Relatively little work has been performed on computer systems to facilitate emergency response. Noorgraf, Berman and colleagues have described the development of computer systems for such purposes (2) and the use of bar-coding systems to track patients’ progress through hospital systems (3). Rafalski and colleagues have described geopositioning systems in ambulances to enhance situational awareness. (4) Others have described systems for integrating data from attack sites with hospital computer systems. (5) The WIISARD system also uses active RF 802.11 tags for geolocation of victims and personnel and includes an integrated location–aware medical information management system, but is focused on enhancing field care of victims at disaster sites. (1) The use of active RFID technologies deployed in MASCAL is a logical and necessary extension of such work to the hospital setting.

Location monitoring systems have heretofore largely focused on asset tracking systems, typically in manufacturing (6). MASCAL is one of the first examples for the use of real time location aware systems in medicine. Clinical utility is achieved by tight integration of position data with clinical information systems to create tools that enhance situation awareness.

While MASCAL reinforces certain business practices, such as the patient/staff registration processes, it does not currently model any specific workflow nor can it calculate predicted outcomes. Human supervisors must still evaluate the data and make all resource allocation decisions. However, the comprehensive data model we have achieved can readily support more analytical capabilities. An operating room workflow model might be used to predict throughput, resource requirements, and optimal case sequence for our 18 operating rooms according to the surgical requirements of incoming casualties.
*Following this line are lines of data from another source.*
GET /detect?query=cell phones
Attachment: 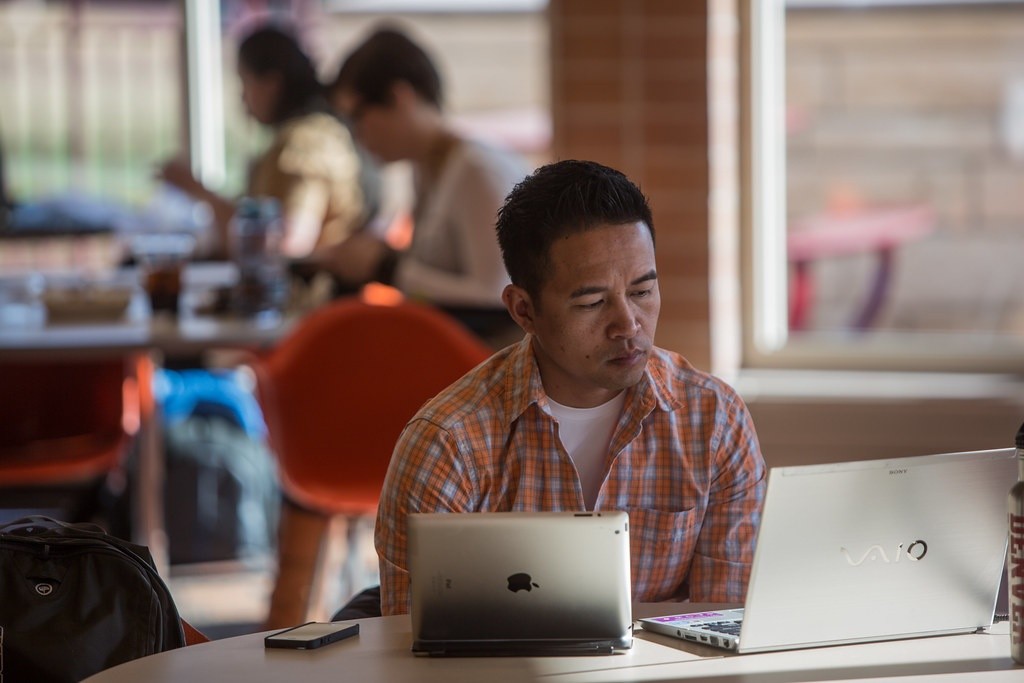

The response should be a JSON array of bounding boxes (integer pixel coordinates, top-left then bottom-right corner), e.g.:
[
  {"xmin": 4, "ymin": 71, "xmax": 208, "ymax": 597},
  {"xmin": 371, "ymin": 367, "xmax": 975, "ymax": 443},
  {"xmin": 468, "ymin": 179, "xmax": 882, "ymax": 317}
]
[{"xmin": 264, "ymin": 621, "xmax": 360, "ymax": 650}]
Similarly, average length of stay by diagnoses, an important determinant of bed occupancy rates, could be used to calculate projected system capacity and resource requirements in real-time. We are actively investigating both these decision support capabilities as the logical next step in system development.

It remains to be seen whether the wealth of information currently presented in the dashboards actually improves the effectiveness of the emergency response. Indeed, can coordinators who typically are not exposed to such qualitative data in their daily routine process real-time positional data efficiently? Are the data elements exposed useful or do they just add “signal noise”? Perhaps the greatest value of the MASCAL application is there is now a reference framework on which studies can be designed to answer some of these questions.